(Excerpts from a spatial dataset)
start
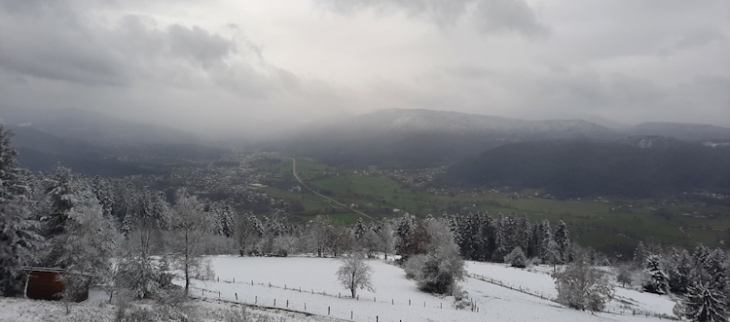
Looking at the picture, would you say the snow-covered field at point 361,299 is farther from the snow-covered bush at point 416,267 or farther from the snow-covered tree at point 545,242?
the snow-covered tree at point 545,242

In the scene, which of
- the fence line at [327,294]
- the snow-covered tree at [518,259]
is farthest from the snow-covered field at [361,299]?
the snow-covered tree at [518,259]

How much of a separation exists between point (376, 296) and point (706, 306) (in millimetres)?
36925

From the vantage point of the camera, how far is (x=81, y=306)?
24.6 m

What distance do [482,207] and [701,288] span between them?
148m

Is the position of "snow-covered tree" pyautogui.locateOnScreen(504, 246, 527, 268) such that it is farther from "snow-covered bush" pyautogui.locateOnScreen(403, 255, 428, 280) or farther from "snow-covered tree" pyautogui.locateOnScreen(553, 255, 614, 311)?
"snow-covered tree" pyautogui.locateOnScreen(553, 255, 614, 311)

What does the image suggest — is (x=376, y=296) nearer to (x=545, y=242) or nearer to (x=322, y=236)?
(x=322, y=236)

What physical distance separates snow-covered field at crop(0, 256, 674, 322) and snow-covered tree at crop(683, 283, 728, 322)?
195 inches

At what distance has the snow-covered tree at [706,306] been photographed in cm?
4003

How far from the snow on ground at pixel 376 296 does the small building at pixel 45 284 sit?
479 inches

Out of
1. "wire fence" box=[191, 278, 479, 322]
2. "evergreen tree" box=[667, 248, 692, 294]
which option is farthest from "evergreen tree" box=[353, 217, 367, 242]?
"evergreen tree" box=[667, 248, 692, 294]

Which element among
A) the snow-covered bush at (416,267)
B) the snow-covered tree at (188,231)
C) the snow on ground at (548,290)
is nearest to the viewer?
the snow-covered tree at (188,231)

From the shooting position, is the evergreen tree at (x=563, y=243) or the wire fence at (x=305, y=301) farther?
the evergreen tree at (x=563, y=243)

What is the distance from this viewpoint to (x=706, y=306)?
40.3 m

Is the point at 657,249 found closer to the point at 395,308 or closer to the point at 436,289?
the point at 436,289
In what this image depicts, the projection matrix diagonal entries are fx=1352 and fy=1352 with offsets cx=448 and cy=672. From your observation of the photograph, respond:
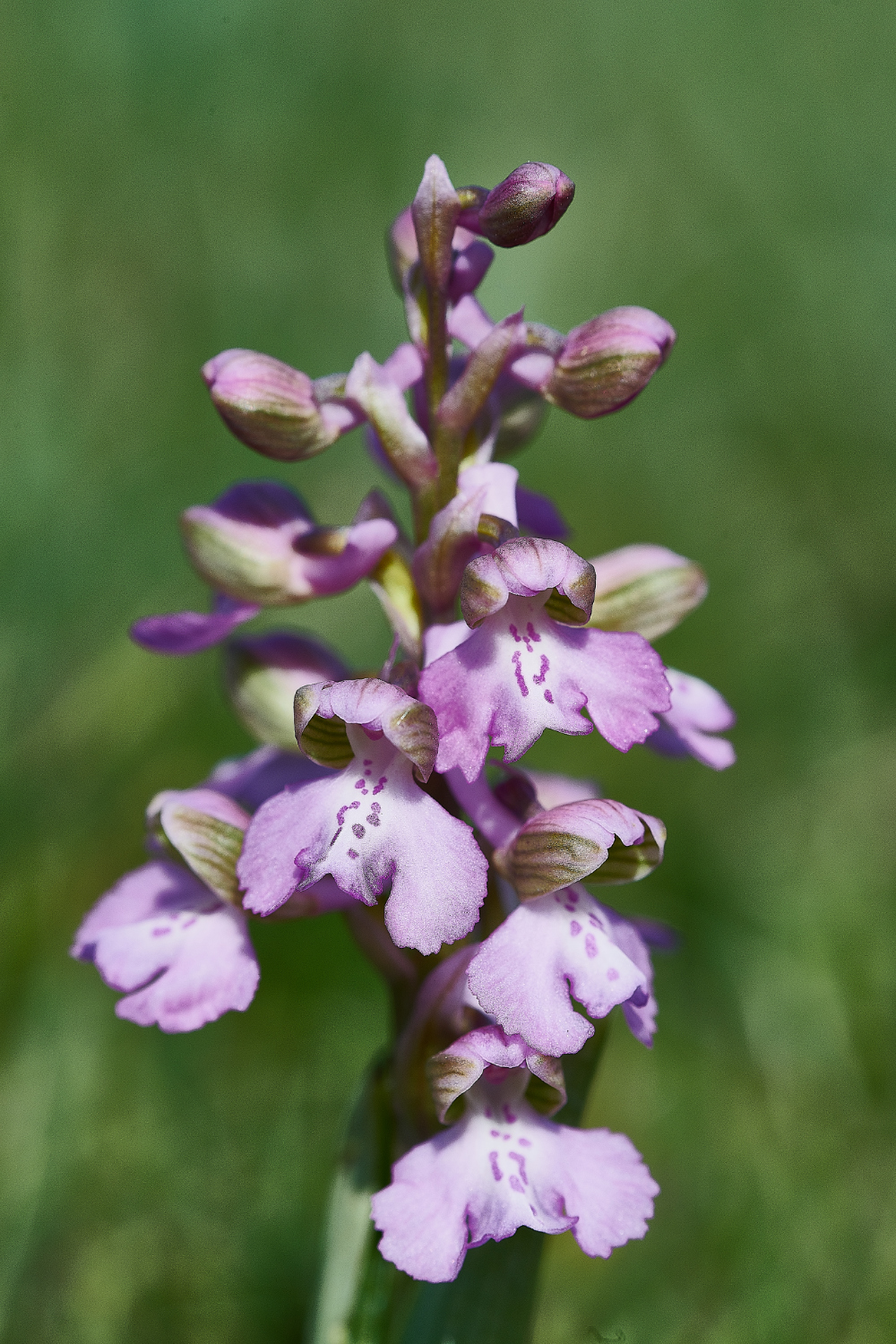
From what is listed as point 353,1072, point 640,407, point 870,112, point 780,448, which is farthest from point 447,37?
point 353,1072

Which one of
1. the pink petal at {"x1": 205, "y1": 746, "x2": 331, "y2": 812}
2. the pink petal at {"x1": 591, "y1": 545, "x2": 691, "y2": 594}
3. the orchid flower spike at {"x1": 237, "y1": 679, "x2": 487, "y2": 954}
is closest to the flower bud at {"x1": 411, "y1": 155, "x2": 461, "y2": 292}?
the pink petal at {"x1": 591, "y1": 545, "x2": 691, "y2": 594}

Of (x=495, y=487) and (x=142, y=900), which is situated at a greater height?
(x=495, y=487)

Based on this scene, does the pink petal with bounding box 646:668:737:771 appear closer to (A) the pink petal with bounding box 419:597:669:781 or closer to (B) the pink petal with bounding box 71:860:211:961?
(A) the pink petal with bounding box 419:597:669:781

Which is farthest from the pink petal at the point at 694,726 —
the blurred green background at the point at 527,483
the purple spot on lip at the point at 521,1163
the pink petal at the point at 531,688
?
the blurred green background at the point at 527,483

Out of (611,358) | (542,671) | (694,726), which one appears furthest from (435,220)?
(694,726)

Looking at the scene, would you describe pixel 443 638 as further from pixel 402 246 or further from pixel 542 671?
pixel 402 246

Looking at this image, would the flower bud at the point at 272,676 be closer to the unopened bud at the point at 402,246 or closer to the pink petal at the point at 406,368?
the pink petal at the point at 406,368
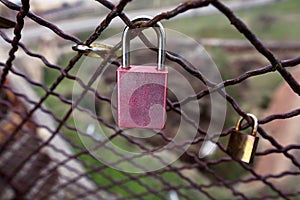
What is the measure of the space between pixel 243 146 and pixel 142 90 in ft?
0.41

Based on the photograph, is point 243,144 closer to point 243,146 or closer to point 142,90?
point 243,146

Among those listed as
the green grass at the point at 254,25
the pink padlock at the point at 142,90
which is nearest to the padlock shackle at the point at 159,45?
the pink padlock at the point at 142,90

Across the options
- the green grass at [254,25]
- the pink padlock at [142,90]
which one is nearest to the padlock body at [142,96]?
the pink padlock at [142,90]

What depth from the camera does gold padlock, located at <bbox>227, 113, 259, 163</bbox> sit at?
0.33 m

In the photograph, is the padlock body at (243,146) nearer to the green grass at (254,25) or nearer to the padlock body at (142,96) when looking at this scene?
the padlock body at (142,96)

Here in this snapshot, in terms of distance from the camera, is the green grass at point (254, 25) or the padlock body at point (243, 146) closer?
the padlock body at point (243, 146)

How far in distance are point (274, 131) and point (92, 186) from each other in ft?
4.30

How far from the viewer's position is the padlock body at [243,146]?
1.09 feet

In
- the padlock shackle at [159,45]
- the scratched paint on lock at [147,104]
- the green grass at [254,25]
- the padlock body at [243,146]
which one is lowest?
the padlock body at [243,146]

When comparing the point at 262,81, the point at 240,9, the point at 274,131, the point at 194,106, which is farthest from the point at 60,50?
the point at 240,9

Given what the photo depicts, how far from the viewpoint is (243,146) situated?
0.34 m

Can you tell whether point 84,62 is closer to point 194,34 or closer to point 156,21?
point 156,21

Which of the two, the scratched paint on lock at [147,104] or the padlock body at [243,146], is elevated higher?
the scratched paint on lock at [147,104]

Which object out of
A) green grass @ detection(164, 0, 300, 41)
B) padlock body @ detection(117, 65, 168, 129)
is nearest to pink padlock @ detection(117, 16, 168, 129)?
padlock body @ detection(117, 65, 168, 129)
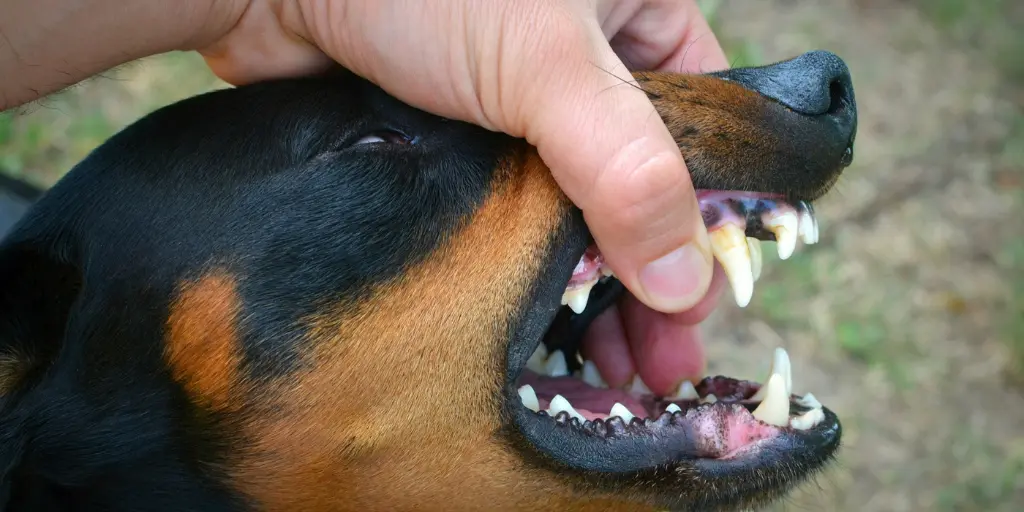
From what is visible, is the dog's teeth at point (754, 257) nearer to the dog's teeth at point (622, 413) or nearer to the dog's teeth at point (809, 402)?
the dog's teeth at point (809, 402)

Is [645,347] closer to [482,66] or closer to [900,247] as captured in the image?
[482,66]

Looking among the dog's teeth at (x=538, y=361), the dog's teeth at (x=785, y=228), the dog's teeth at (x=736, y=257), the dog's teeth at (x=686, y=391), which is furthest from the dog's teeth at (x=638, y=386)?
the dog's teeth at (x=785, y=228)

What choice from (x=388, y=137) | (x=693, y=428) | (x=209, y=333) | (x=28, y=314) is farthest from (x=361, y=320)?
(x=28, y=314)

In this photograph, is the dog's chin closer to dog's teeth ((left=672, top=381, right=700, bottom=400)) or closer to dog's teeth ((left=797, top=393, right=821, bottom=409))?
dog's teeth ((left=797, top=393, right=821, bottom=409))

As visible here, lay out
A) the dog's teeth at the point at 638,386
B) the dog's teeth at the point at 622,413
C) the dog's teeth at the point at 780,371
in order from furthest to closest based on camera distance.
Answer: the dog's teeth at the point at 638,386, the dog's teeth at the point at 780,371, the dog's teeth at the point at 622,413

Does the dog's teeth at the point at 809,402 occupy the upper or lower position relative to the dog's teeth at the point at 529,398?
lower

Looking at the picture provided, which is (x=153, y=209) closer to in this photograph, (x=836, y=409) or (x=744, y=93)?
(x=744, y=93)
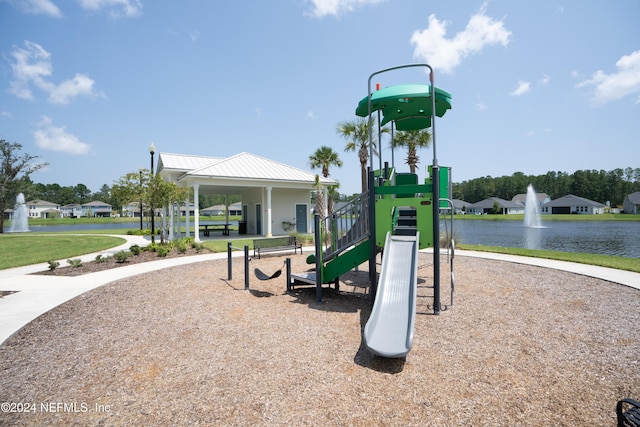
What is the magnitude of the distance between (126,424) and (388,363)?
9.10 feet

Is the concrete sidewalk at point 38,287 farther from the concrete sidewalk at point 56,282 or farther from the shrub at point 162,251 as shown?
the shrub at point 162,251

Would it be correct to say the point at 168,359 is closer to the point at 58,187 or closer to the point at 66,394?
the point at 66,394

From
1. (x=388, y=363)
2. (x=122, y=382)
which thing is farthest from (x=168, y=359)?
(x=388, y=363)

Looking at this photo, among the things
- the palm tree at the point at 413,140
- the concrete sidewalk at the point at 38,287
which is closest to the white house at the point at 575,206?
the palm tree at the point at 413,140

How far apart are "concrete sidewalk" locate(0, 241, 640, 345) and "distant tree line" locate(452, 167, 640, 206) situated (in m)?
95.8

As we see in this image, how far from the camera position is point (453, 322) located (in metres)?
5.41

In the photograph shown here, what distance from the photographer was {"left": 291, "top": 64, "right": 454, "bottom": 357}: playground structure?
479cm

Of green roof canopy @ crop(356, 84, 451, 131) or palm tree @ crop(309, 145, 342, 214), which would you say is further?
palm tree @ crop(309, 145, 342, 214)

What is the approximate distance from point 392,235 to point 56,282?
8.85 meters

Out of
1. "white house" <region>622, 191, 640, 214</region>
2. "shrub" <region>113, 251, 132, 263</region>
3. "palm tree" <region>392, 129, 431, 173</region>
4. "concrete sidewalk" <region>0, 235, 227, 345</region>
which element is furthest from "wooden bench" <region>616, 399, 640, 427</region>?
→ "white house" <region>622, 191, 640, 214</region>

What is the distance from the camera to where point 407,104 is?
8.00m

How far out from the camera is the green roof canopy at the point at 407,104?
630 centimetres

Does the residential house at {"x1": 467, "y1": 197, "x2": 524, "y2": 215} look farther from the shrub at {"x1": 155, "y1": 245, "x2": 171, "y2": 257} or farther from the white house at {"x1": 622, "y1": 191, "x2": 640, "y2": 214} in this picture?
the shrub at {"x1": 155, "y1": 245, "x2": 171, "y2": 257}

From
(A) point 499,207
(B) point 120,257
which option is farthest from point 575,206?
(B) point 120,257
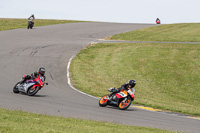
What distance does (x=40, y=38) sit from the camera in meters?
42.7

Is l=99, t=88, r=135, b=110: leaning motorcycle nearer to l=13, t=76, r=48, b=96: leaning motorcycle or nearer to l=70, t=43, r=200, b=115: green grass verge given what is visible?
l=70, t=43, r=200, b=115: green grass verge

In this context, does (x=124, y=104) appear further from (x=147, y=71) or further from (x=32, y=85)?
(x=147, y=71)

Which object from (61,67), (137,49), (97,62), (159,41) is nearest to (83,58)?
(97,62)

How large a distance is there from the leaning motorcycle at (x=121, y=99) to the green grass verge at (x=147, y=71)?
2503 millimetres

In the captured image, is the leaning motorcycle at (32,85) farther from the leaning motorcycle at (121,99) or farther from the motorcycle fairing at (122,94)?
the motorcycle fairing at (122,94)

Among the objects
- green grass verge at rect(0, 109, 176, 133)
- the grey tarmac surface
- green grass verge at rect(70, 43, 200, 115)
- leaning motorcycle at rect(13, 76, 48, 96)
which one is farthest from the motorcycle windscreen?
green grass verge at rect(0, 109, 176, 133)

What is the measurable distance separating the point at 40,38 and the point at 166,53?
15920 mm

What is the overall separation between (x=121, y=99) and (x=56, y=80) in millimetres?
9386

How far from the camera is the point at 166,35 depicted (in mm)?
49250

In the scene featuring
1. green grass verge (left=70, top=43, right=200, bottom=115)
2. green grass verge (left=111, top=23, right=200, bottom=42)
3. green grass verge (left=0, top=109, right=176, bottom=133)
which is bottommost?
green grass verge (left=70, top=43, right=200, bottom=115)

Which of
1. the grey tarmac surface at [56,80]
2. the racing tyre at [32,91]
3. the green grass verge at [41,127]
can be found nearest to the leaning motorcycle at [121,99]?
the grey tarmac surface at [56,80]

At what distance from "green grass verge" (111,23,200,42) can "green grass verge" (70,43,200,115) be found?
5.46 m

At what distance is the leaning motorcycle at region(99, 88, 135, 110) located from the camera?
636 inches

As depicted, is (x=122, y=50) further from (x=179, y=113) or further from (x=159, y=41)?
(x=179, y=113)
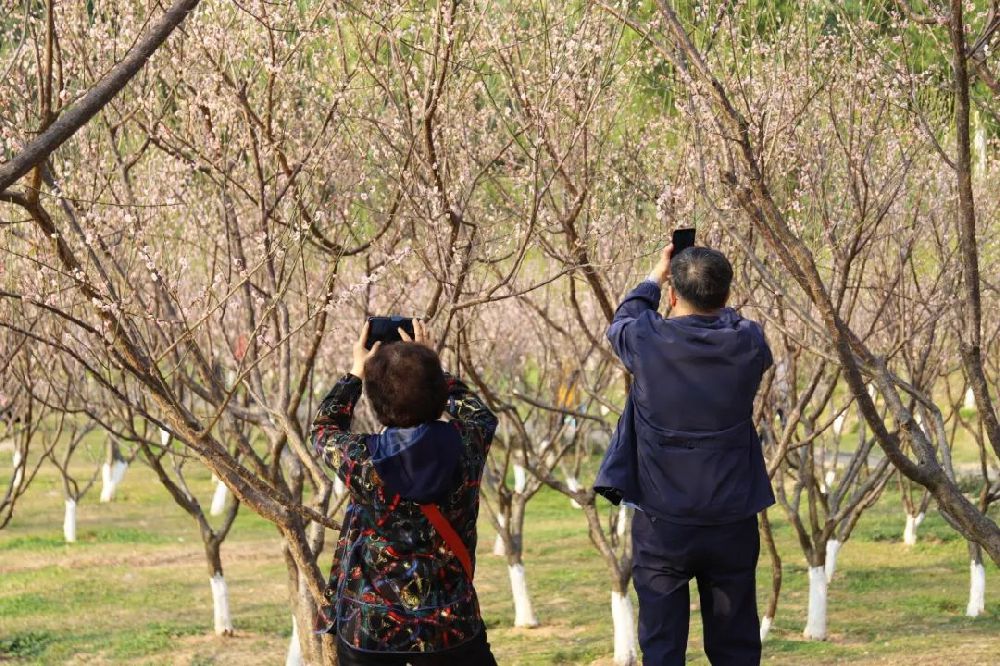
end
### Objective
Reproduce everything from "Is the concrete" down to "630 centimetres", changing each "concrete sidewalk" to "paved walkway" and keeping all else unchanged.

### Response to the task
Is the paved walkway at point 38,287 farther from the paved walkway at point 56,282 or farther from the shrub at point 162,251 as shown?
the shrub at point 162,251

Would it be correct to say the point at 168,359 is closer to the point at 58,187 or closer to the point at 66,394?
the point at 66,394

From
1. (x=388, y=363)
2. (x=122, y=382)
which thing is farthest from (x=168, y=359)?
(x=388, y=363)

Looking at this photo, among the things
- the palm tree at the point at 413,140
- the paved walkway at the point at 38,287
which is closest to the white house at the point at 575,206?
the palm tree at the point at 413,140

How far apart are "paved walkway" locate(0, 241, 640, 345) and "distant tree line" locate(452, 167, 640, 206) situated (in m)?
95.8

As we see in this image, how far from the camera position is point (453, 322) located (in metres)?
5.41

In the photograph shown here, what distance from the photographer was {"left": 291, "top": 64, "right": 454, "bottom": 357}: playground structure?
479cm

Of green roof canopy @ crop(356, 84, 451, 131) or palm tree @ crop(309, 145, 342, 214), which would you say is further?
palm tree @ crop(309, 145, 342, 214)

What is the approximate distance from point 392,235 to point 56,282?
8.85 meters

Out of
1. "white house" <region>622, 191, 640, 214</region>
2. "shrub" <region>113, 251, 132, 263</region>
3. "palm tree" <region>392, 129, 431, 173</region>
4. "paved walkway" <region>0, 235, 227, 345</region>
which element is furthest from "wooden bench" <region>616, 399, 640, 427</region>?
→ "white house" <region>622, 191, 640, 214</region>

What is the distance from the camera to where point 407,104 is?
8.00m

How far out from the camera is the green roof canopy at the point at 407,104?
630 centimetres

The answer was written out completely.